** Start of Information shown **
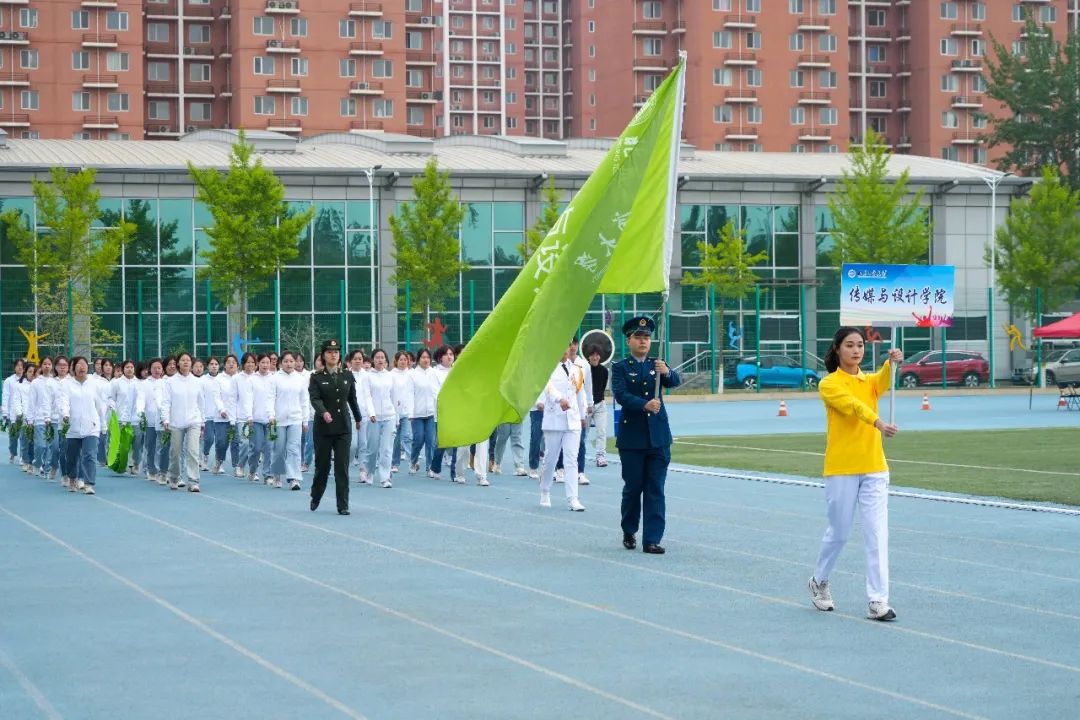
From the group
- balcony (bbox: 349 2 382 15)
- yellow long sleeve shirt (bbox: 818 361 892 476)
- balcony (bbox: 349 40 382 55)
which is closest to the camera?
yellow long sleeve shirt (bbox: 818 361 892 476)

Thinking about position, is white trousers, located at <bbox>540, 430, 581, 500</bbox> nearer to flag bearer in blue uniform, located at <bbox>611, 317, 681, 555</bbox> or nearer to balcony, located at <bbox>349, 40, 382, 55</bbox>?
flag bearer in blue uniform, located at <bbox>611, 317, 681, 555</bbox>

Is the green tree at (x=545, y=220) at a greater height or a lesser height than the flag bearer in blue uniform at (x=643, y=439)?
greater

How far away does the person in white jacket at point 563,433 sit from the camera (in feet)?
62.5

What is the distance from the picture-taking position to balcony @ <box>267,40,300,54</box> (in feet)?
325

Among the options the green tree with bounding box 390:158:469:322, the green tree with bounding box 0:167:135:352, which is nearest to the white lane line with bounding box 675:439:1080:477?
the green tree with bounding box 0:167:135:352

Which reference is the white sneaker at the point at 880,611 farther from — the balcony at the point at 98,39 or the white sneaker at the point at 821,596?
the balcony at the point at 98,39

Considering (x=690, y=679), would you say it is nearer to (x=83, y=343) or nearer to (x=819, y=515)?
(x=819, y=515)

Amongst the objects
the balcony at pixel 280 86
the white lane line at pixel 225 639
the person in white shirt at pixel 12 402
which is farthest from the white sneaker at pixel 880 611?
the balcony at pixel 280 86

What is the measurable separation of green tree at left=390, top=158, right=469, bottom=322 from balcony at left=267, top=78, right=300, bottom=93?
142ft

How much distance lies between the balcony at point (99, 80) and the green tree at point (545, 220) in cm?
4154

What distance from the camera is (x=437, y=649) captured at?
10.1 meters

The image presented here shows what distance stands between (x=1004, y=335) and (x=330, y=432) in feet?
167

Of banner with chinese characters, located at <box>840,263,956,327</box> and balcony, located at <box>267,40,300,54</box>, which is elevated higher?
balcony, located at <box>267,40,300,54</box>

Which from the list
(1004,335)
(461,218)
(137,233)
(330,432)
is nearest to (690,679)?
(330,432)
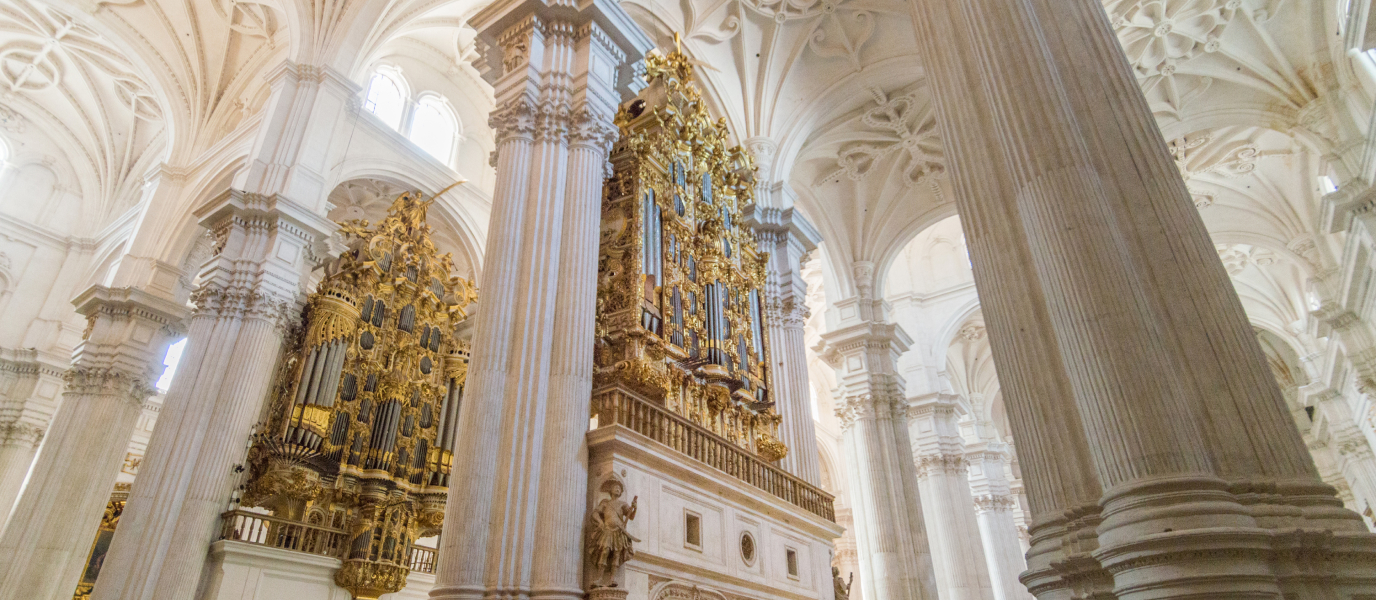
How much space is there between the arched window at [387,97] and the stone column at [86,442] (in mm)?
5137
** End of Information shown **
** Start of Information shown **
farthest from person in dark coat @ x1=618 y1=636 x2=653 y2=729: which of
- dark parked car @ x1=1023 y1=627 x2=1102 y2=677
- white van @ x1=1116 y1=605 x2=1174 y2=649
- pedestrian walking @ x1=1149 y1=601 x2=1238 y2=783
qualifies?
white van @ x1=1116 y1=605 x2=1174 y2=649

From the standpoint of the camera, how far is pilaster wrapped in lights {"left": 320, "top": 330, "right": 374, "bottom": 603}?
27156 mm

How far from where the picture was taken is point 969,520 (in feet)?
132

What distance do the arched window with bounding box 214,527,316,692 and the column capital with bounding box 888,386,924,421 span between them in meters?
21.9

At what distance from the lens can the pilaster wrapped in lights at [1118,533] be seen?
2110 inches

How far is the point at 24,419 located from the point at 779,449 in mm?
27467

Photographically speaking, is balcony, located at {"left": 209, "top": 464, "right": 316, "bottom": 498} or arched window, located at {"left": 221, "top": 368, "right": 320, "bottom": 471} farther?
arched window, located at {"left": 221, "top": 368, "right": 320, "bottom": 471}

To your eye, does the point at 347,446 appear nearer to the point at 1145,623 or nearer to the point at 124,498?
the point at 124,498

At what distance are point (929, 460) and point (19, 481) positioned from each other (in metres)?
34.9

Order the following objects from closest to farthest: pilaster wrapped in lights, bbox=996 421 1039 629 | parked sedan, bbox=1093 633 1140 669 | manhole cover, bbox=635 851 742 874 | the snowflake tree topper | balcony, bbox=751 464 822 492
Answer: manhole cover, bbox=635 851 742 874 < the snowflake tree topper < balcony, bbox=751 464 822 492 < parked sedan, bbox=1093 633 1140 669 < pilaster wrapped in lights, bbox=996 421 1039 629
** End of Information shown **
Exercise objective: Please copy the data above from the line containing "At what distance are" through the line containing "Answer: manhole cover, bbox=635", including both of those lines, without changing a character.

Reply to the task:
At what distance are point (929, 460) and point (19, 481) positioned from each other (in metres)?
34.9

Order the following objects from closest to farthest: pilaster wrapped in lights, bbox=996 421 1039 629 | parked sedan, bbox=1093 633 1140 669 | manhole cover, bbox=635 851 742 874 | the snowflake tree topper | balcony, bbox=751 464 822 492
Answer: manhole cover, bbox=635 851 742 874 < the snowflake tree topper < balcony, bbox=751 464 822 492 < parked sedan, bbox=1093 633 1140 669 < pilaster wrapped in lights, bbox=996 421 1039 629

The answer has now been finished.